The GitHub Actions workflow that calls this endpoint lives in the codeforphilly-data repo (.github/workflows/notify-deployments.yml), not in this app repo. It fires on push to CFP_DATA_BRANCH and posts { branch, commitHash: <github.sha> } with the secret as a bearer token.
The data repo is git. Recovery from total local loss:
git clone <origin> codeforphilly-dataThe API reads from this fresh clone on next boot. Lost = at most the writes since the last push (which, given async background pushing, may be seconds of writes).
For RPO < 1s, set push to synchronous mode (CFP_DATA_PUSH_MODE=sync). The mutation latency cost is a network round-trip to GitHub on every write; only enable if the data-loss budget demands it.

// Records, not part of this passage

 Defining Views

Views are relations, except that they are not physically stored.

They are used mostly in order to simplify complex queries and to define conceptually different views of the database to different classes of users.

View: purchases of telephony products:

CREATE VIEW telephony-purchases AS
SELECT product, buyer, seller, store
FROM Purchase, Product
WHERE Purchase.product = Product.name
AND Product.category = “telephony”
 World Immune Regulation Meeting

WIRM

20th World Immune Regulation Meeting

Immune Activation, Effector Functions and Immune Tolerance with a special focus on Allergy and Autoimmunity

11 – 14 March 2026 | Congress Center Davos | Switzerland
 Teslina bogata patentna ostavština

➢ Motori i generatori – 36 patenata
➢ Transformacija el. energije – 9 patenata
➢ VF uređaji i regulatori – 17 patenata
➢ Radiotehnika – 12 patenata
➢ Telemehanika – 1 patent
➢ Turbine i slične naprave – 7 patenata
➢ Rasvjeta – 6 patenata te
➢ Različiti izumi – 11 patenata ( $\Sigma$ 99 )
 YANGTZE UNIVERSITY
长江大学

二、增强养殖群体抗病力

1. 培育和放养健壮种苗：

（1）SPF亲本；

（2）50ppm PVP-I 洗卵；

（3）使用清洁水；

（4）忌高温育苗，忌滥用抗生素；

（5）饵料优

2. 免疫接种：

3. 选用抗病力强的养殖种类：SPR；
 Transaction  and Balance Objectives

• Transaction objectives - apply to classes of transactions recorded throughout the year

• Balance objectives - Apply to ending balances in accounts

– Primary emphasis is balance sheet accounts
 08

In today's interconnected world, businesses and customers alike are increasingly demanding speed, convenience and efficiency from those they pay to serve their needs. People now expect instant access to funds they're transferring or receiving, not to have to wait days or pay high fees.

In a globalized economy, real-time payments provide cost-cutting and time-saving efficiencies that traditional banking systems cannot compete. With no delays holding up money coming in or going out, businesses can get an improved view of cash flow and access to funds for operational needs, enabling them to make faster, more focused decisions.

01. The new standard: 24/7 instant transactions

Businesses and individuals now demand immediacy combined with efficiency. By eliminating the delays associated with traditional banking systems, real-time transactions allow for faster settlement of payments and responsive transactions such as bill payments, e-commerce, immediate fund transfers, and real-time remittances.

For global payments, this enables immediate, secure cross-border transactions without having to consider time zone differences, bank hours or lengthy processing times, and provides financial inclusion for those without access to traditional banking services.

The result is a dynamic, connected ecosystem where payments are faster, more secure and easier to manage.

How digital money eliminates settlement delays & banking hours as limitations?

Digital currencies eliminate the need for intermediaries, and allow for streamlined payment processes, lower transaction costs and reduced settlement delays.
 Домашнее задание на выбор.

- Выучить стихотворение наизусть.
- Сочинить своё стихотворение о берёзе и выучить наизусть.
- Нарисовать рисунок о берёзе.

- Not a multi-tenant or multi-writer store. Single Fastify replica is a hard requirement. Horizontal scaling would require a writer-leader election or sharded data repos — out of scope.
- Not a real-time collaboration platform. Updates from one client are visible to others only after the API instance has finished its mutation. No WebSocket fan-out from gitsheets.
- Not a long-term audit-log compaction strategy. Every mutation is a commit forever. Repo size grows monotonically. At civic scale this is fine; at 10×–100× the volume,
git filter-repobecomes a periodic-maintenance step.